The deal would be structured as a so-called tax inversion, the Wall Street Journal reported Sunday, citing people familiar with the matter.

The sale of Tim Hortons, a popular and ubiquitous Canadian corporate status symbol, would cross business, political and cultural lines, with potentially huge ramifications. The franchise opened its first restaurant in Hamilton in 1964.

Tim Hortons CEO Marc Caira set out his five-year strategic plan for the chain in February, aiming to expand its restaurant base and spur customers to spend more during each visit to narrow the gap between what customers spend compared with McDonald’s and Starbucks.

Based in Oakville, Ont., the company is well-known for its coffee, a high-margin area where U.S. fast food giants have raced to grab market share.

A deal between the two companies could be struck soon, although details on timing remain unknown, one of the Journal’s sources told the paper.

Desjardins Capital Markets Keith Howlett, who rates Tim Hortons share a “buy,” said the proposed merger was a surprise. But he said the combination of the two companies is positive for Tim Hortons because it should help the coffee and doughnut expand internationally and gain sales in some of the 98 countries in which Burger King operates.

Queen’s University business professor Ken Wong said a merger could have a “huge upside” for both companies, if managed properly.

“It isn't a slam dunk but it has all the makings,” he said. “Beyond the obvious benefits of scale and tax savings, the deal offers some‎ interesting possibilities. First, if Tim Hortons coffee suits the U.S. palette, this offers Tim Hortons a new approach to expanding its U.S. sales – one of the original sources of excitement when Tim Hortons stock became available, but an area where Tim Hortons has had very mixed results.

Professor Wong said it would be a “huge mistake” to market the companies under a unified brand.

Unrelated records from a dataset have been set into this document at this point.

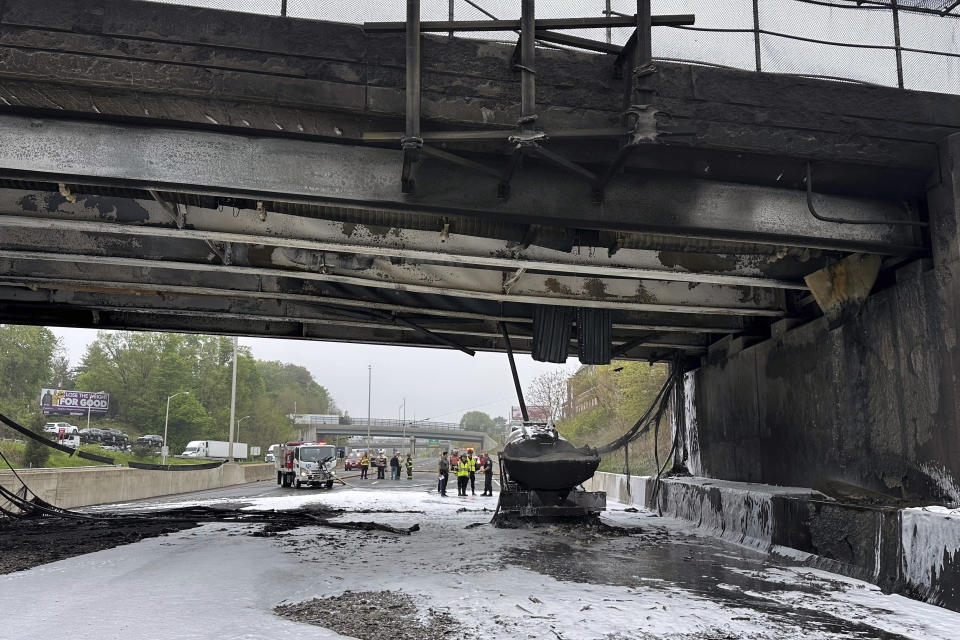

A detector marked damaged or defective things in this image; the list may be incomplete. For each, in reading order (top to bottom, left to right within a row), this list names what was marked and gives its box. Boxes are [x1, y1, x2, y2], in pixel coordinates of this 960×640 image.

burned bridge beam [0, 115, 924, 255]
fire-damaged bridge [0, 0, 956, 512]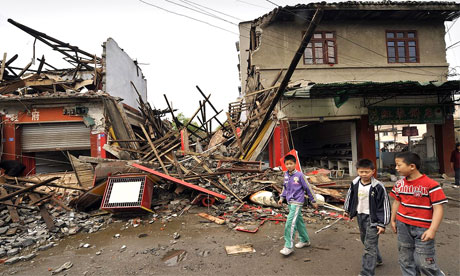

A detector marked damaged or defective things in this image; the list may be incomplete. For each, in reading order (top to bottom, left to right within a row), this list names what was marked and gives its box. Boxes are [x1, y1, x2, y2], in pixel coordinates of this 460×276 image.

damaged two-story building [0, 19, 147, 175]
damaged two-story building [237, 0, 460, 175]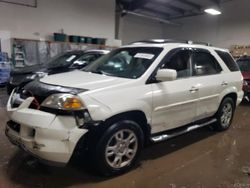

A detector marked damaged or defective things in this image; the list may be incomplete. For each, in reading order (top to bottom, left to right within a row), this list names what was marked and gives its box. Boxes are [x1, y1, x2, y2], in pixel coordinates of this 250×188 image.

front bumper damage [5, 92, 88, 165]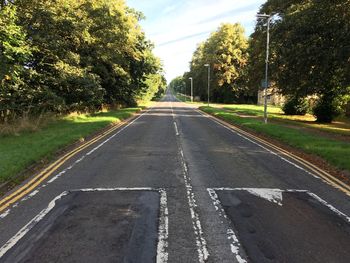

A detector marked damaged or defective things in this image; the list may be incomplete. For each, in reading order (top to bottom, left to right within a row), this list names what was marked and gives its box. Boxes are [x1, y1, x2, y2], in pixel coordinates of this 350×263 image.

asphalt patch repair [1, 191, 160, 262]
asphalt patch repair [217, 191, 350, 262]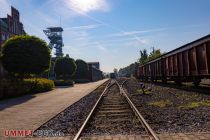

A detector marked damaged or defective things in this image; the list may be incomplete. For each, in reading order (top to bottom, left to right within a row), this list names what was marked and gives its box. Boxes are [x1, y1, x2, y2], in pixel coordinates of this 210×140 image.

rusty brown railcar [137, 34, 210, 86]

“If it isn't broken, why fix it? There could be some cross promotions but, each has some form of meal offerings in their own right. And no, I don't think you'll see Tim Hortons selling fries and burgers,” he said.

Lin Ai, an economist with the Conference Board of Canada who specializes on the food industry, said it is not clear either company would gain marketing advantages from a merger.

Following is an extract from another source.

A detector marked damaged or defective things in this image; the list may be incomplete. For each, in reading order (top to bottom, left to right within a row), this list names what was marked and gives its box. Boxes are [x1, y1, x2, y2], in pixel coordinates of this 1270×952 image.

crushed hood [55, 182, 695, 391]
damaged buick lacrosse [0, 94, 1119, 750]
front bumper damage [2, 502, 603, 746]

Mergers can save costs on the purchases of food, advertising and rent. But unless the two brands complement each other, sharing a location might not pay off, Ms. Ai said in an interview.

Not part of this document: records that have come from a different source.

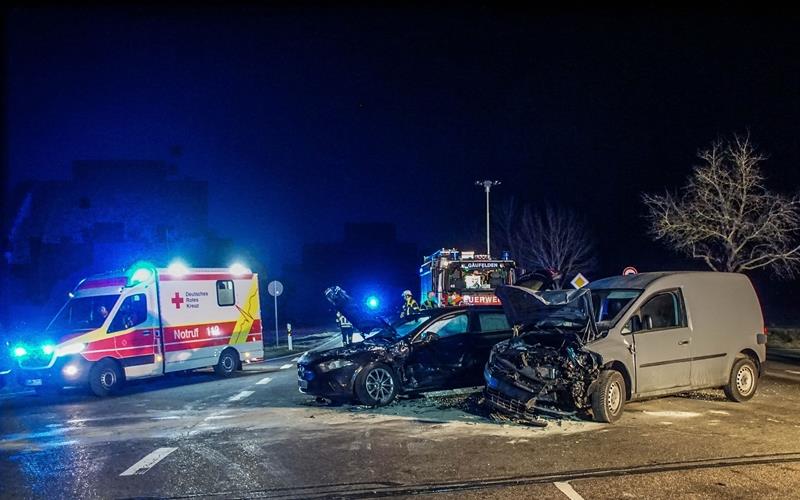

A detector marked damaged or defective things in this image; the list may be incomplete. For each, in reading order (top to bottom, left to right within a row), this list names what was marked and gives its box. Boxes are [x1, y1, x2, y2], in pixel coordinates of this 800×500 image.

damaged black car [296, 288, 516, 404]
crumpled hood [496, 286, 596, 340]
damaged black car [484, 286, 620, 422]
damaged white van [484, 274, 764, 422]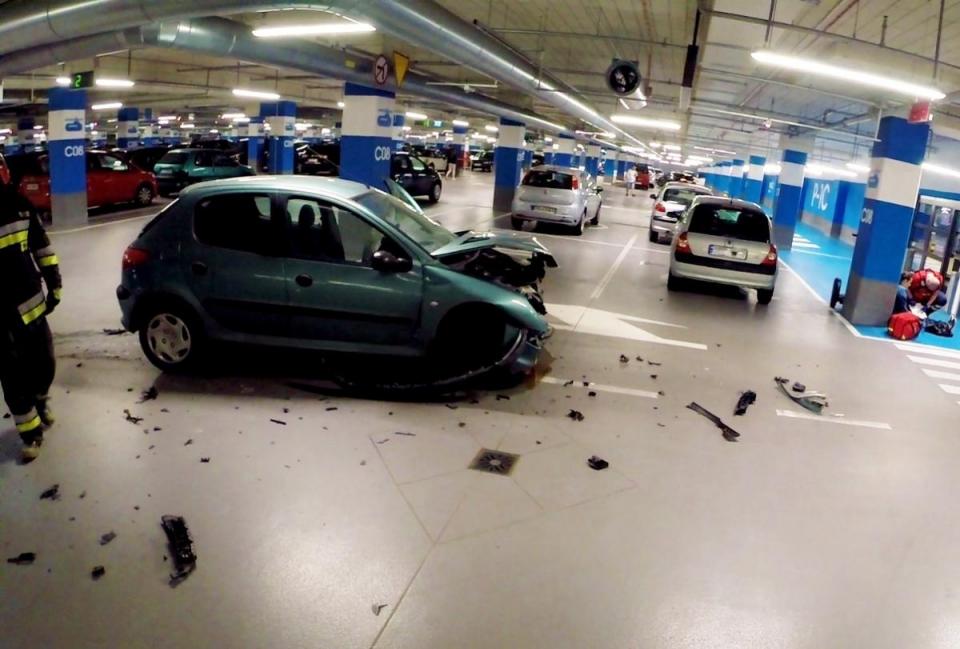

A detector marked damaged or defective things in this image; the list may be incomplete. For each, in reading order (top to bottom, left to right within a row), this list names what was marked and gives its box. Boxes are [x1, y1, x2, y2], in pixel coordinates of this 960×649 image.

damaged green car [117, 175, 560, 380]
shattered plastic fragment [684, 402, 744, 442]
shattered plastic fragment [736, 390, 756, 416]
shattered plastic fragment [160, 516, 196, 588]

“Tim Hortons in our view is more of a coffee and snack company, and Burger King has a totally different line of products,” said Ms. Ai, pointing to Yum Brands’ KFC and Taco Bell as merged food brands that operate well side by side.

The fast food business has recovered faster than much of the restaurant sector after the 2009 recession as budget conscious consumers returned. But sellers of burgers and fries are facing more competition than ever, from everything from food trucks to chains that offer so-called fast casual dining or healthier meals.

Ms. Ai notes Burger King has lagged larger rivals McDonald’s and Wendy’s in upgrading its menu to reflect rising consumer demand for healthier fare. And she said McDonald’s has spent billions renovating its restaurants to present a more upmarket face.

Tim Hortons’ second-quarter results beat analysts’ estimates: The company’s profit was flat at $123.8-million, although its share profit rose to 92 cents from 81 cents. Revenue rose 9.3 per cent to $874.3-million and the company’s same-store sales – a key measure of retail health – were its strongest since 2012.